(Material for this exercise)

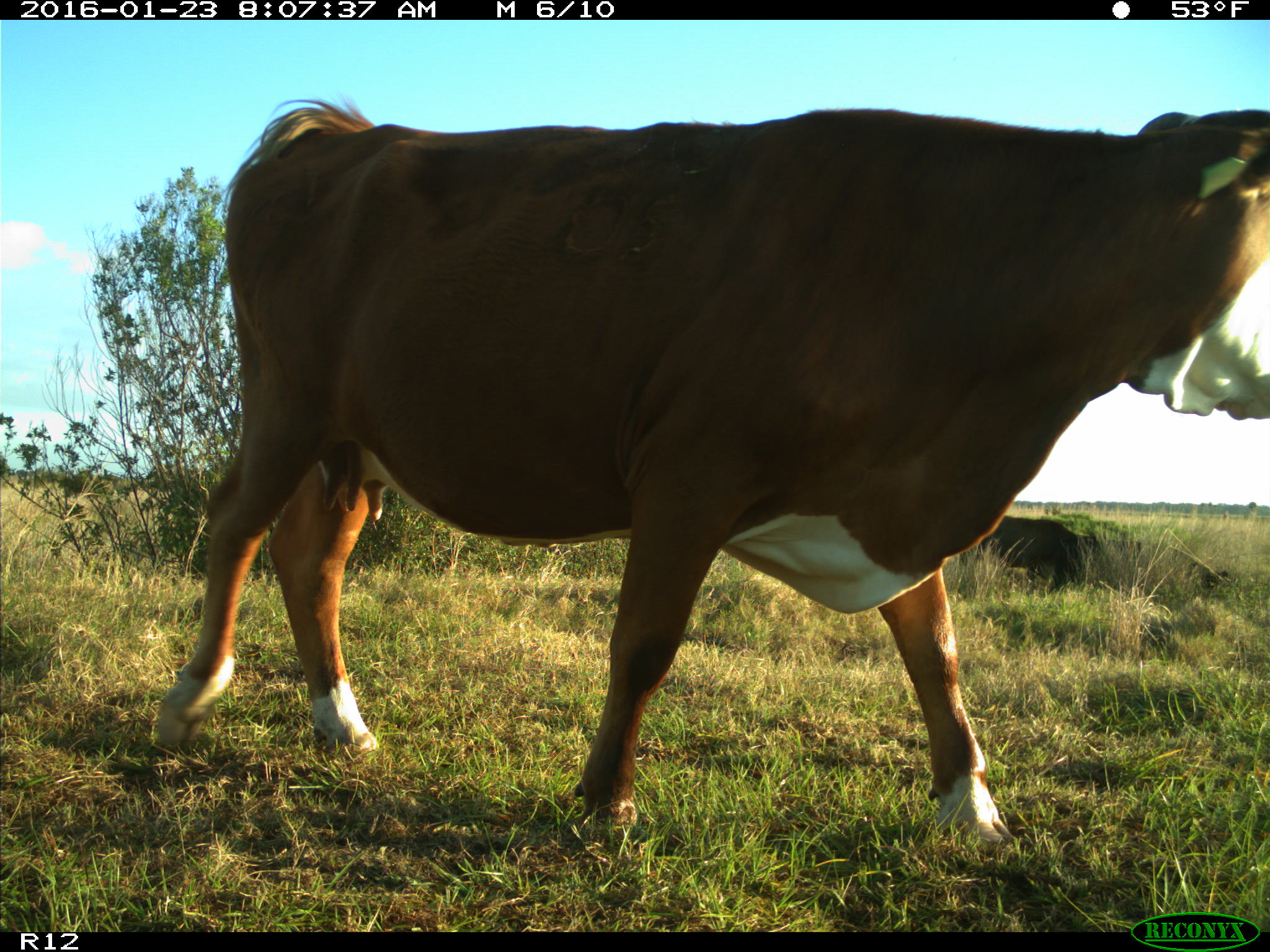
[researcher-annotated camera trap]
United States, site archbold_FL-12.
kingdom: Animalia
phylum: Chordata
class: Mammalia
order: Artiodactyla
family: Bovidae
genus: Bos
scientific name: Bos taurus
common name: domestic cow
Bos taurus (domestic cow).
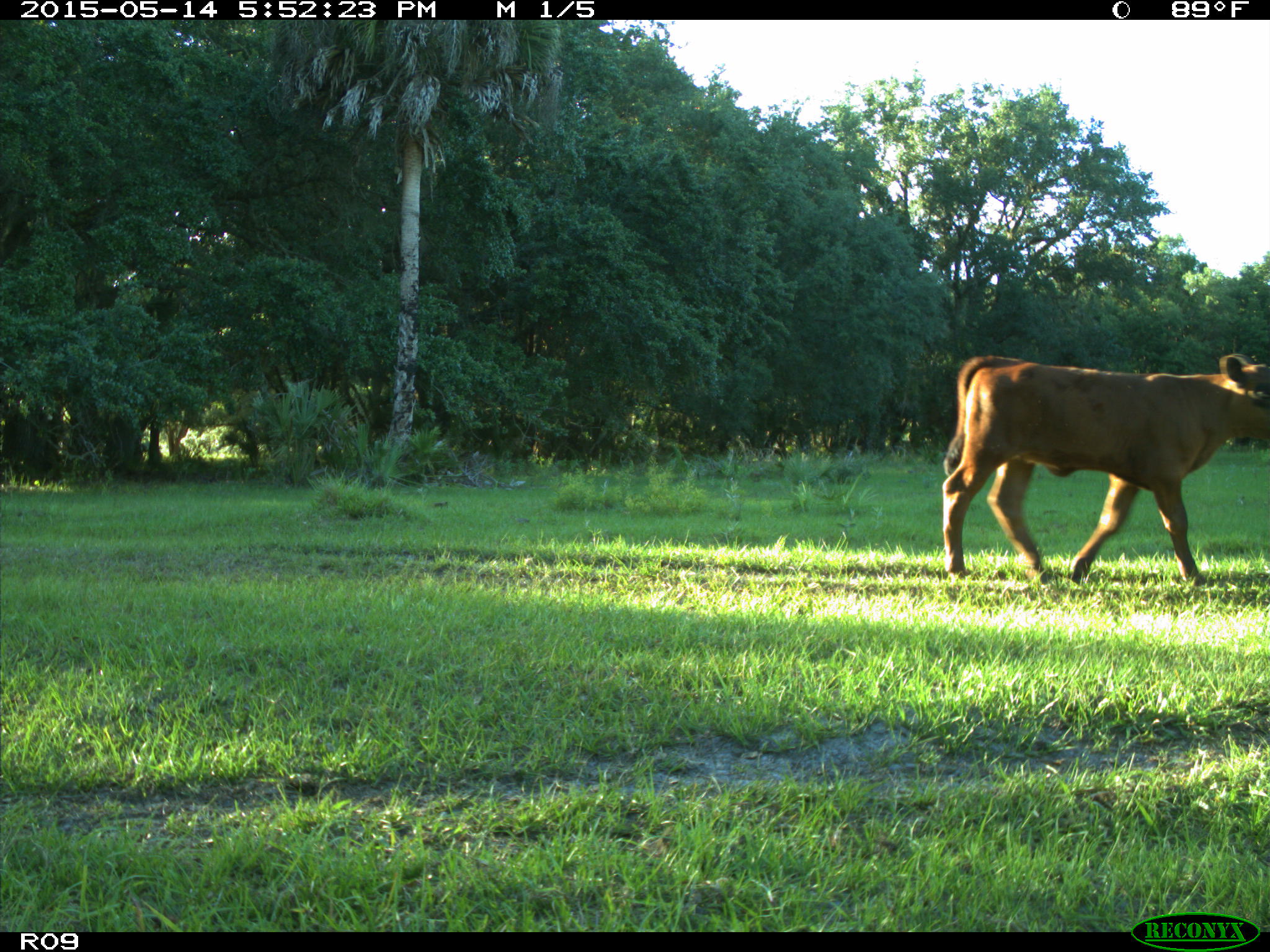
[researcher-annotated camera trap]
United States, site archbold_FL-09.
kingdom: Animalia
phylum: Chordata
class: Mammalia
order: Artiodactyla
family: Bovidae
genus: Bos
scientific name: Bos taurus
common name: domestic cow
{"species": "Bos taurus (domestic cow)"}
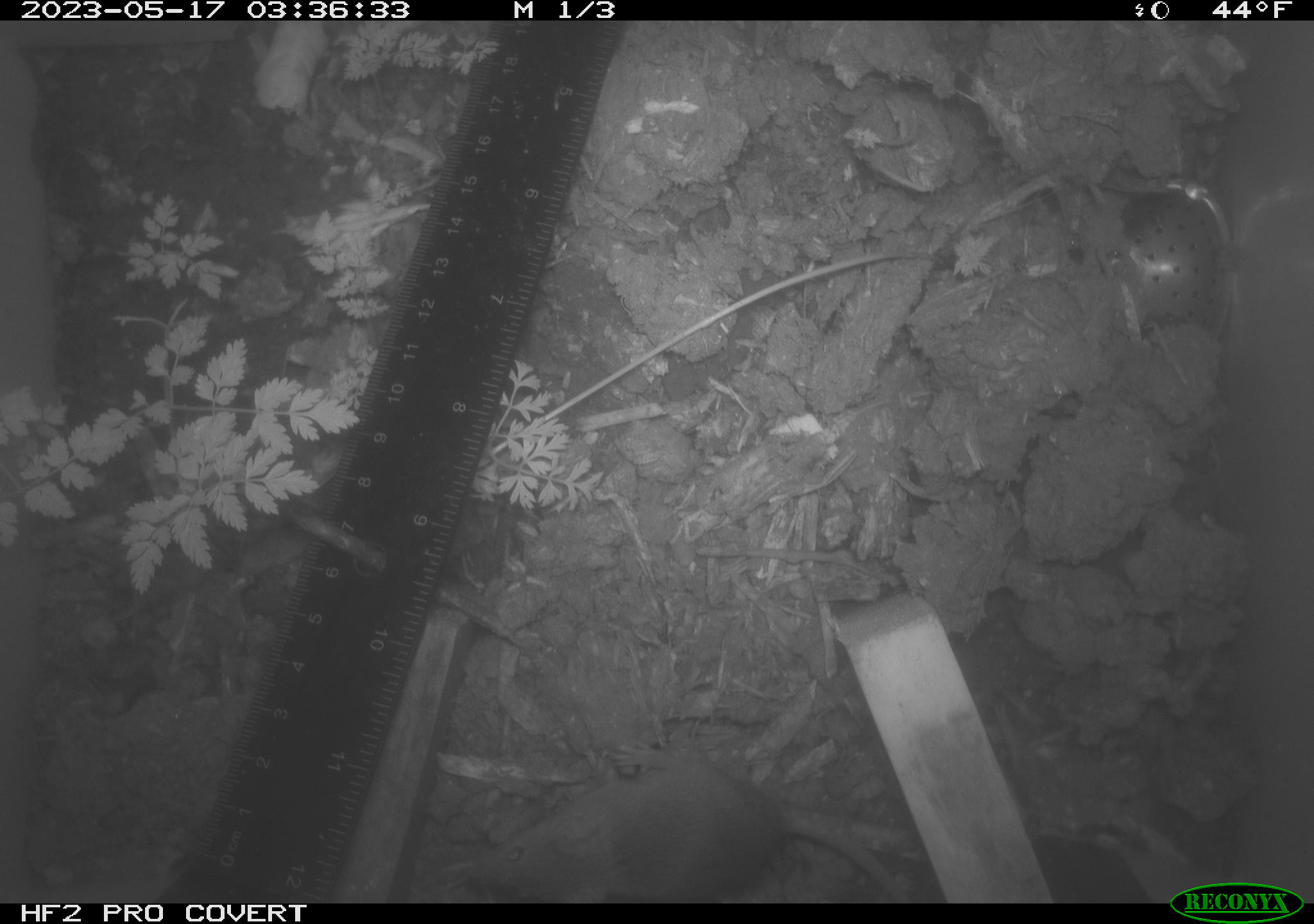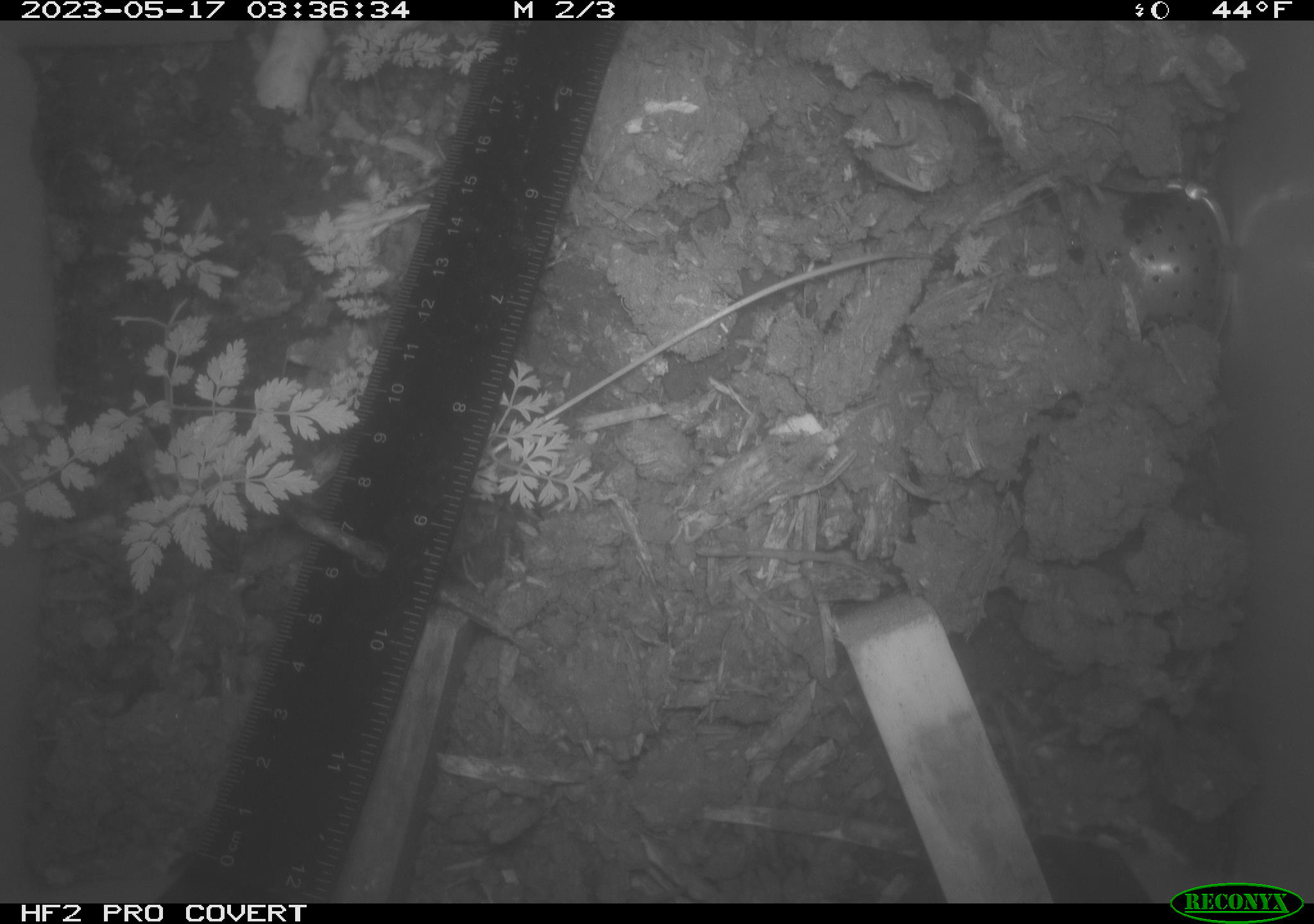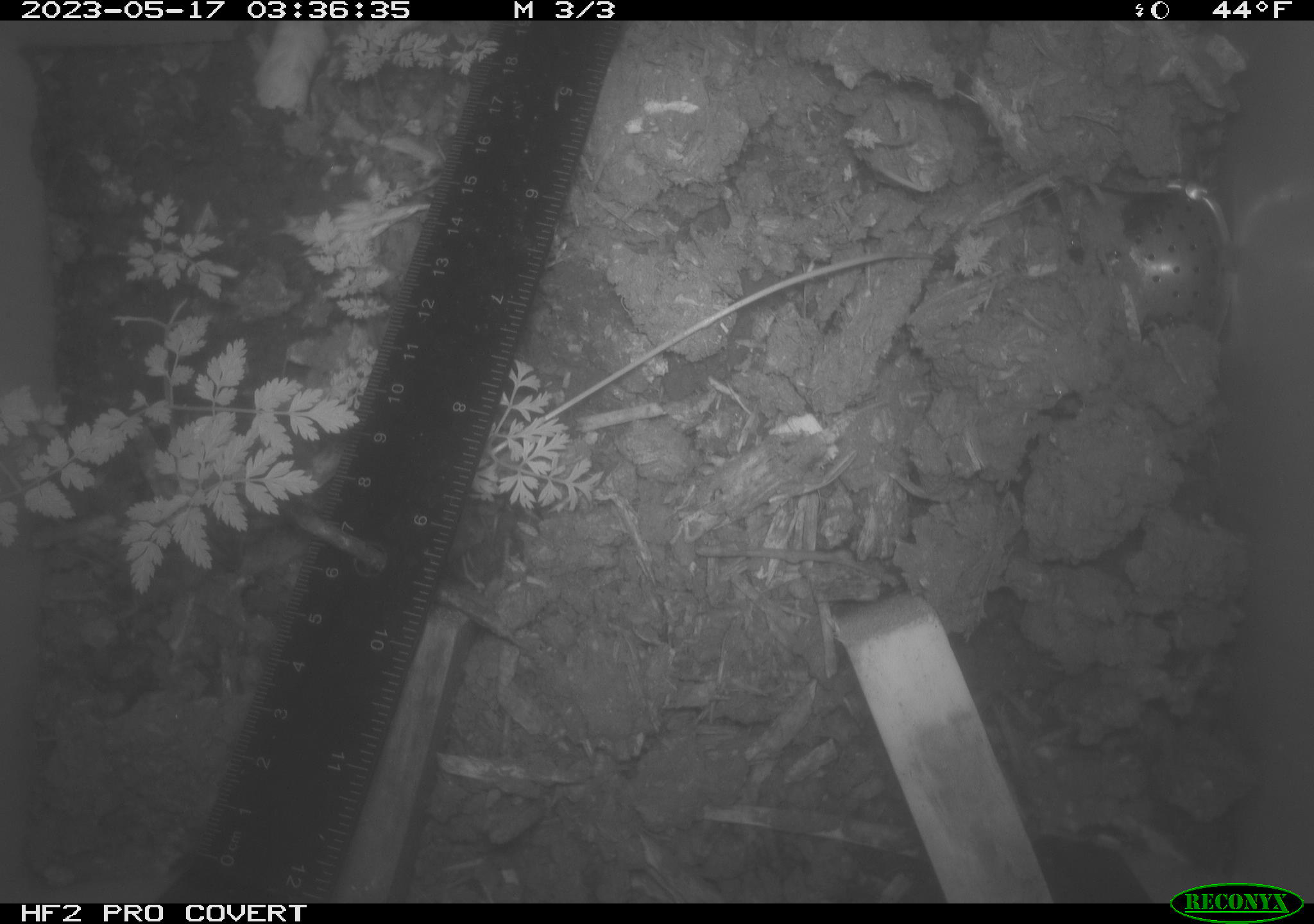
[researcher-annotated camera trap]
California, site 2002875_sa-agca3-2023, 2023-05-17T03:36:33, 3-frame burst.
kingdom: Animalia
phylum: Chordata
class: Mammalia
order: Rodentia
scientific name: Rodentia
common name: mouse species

(End Material for this exercise)

Task to carry out:
All entries must be output exactly as they stand, and every picture must be left out.

The answer:
[researcher-annotated camera trap]
United States, site archbold_FL-12.
kingdom: Animalia
phylum: Chordata
class: Mammalia
order: Artiodactyla
family: Bovidae
genus: Bos
scientific name: Bos taurus
common name: domestic cow
Bos taurus (domestic cow).
[researcher-annotated camera trap]
United States, site archbold_FL-09.
kingdom: Animalia
phylum: Chordata
class: Mammalia
order: Artiodactyla
family: Bovidae
genus: Bos
scientific name: Bos taurus
common name: domestic cow
{"species": "Bos taurus (domestic cow)"}
[researcher-annotated camera trap]
California, site 2002875_sa-agca3-2023, 2023-05-17T03:36:33, 3-frame burst.
kingdom: Animalia
phylum: Chordata
class: Mammalia
order: Rodentia
scientific name: Rodentia
common name: mouse species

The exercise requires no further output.